» **Problem to solve**
Down to the last line below, repeat the entries word for word and drop the pictures.

Saved data entries
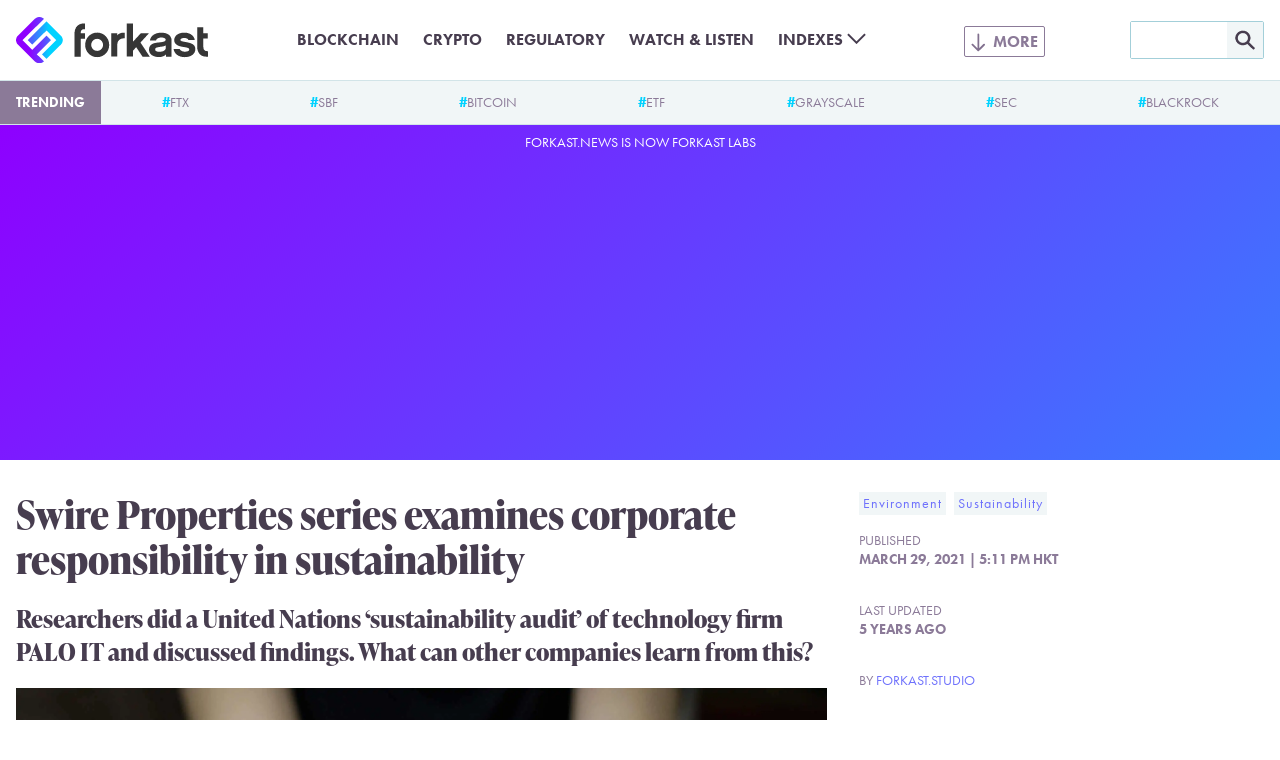

--- FILE ---
content_type: text/html; charset=utf-8
request_url: https://www.google.com/recaptcha/api2/aframe
body_size: 269
content:
<!DOCTYPE HTML><html><head><meta http-equiv="content-type" content="text/html; charset=UTF-8"></head><body><script nonce="QKpi5AG5fk90DAqzNNUAfw">/** Anti-fraud and anti-abuse applications only. See google.com/recaptcha */ try{var clients={'sodar':'https://pagead2.googlesyndication.com/pagead/sodar?'};window.addEventListener("message",function(a){try{if(a.source===window.parent){var b=JSON.parse(a.data);var c=clients[b['id']];if(c){var d=document.createElement('img');d.src=c+b['params']+'&rc='+(localStorage.getItem("rc::a")?sessionStorage.getItem("rc::b"):"");window.document.body.appendChild(d);sessionStorage.setItem("rc::e",parseInt(sessionStorage.getItem("rc::e")||0)+1);localStorage.setItem("rc::h",'1770012811607');}}}catch(b){}});window.parent.postMessage("_grecaptcha_ready", "*");}catch(b){}</script></body></html>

» **Expected output**
--- FILE ---
content_type: text/html; charset=utf-8
request_url: https://www.google.com/recaptcha/api2/aframe
body_size: 269
content:
<!DOCTYPE HTML><html><head><meta http-equiv="content-type" content="text/html; charset=UTF-8"></head><body><script nonce="QKpi5AG5fk90DAqzNNUAfw">/** Anti-fraud and anti-abuse applications only. See google.com/recaptcha */ try{var clients={'sodar':'https://pagead2.googlesyndication.com/pagead/sodar?'};window.addEventListener("message",function(a){try{if(a.source===window.parent){var b=JSON.parse(a.data);var c=clients[b['id']];if(c){var d=document.createElement('img');d.src=c+b['params']+'&rc='+(localStorage.getItem("rc::a")?sessionStorage.getItem("rc::b"):"");window.document.body.appendChild(d);sessionStorage.setItem("rc::e",parseInt(sessionStorage.getItem("rc::e")||0)+1);localStorage.setItem("rc::h",'1770012811607');}}}catch(b){}});window.parent.postMessage("_grecaptcha_ready", "*");}catch(b){}</script></body></html>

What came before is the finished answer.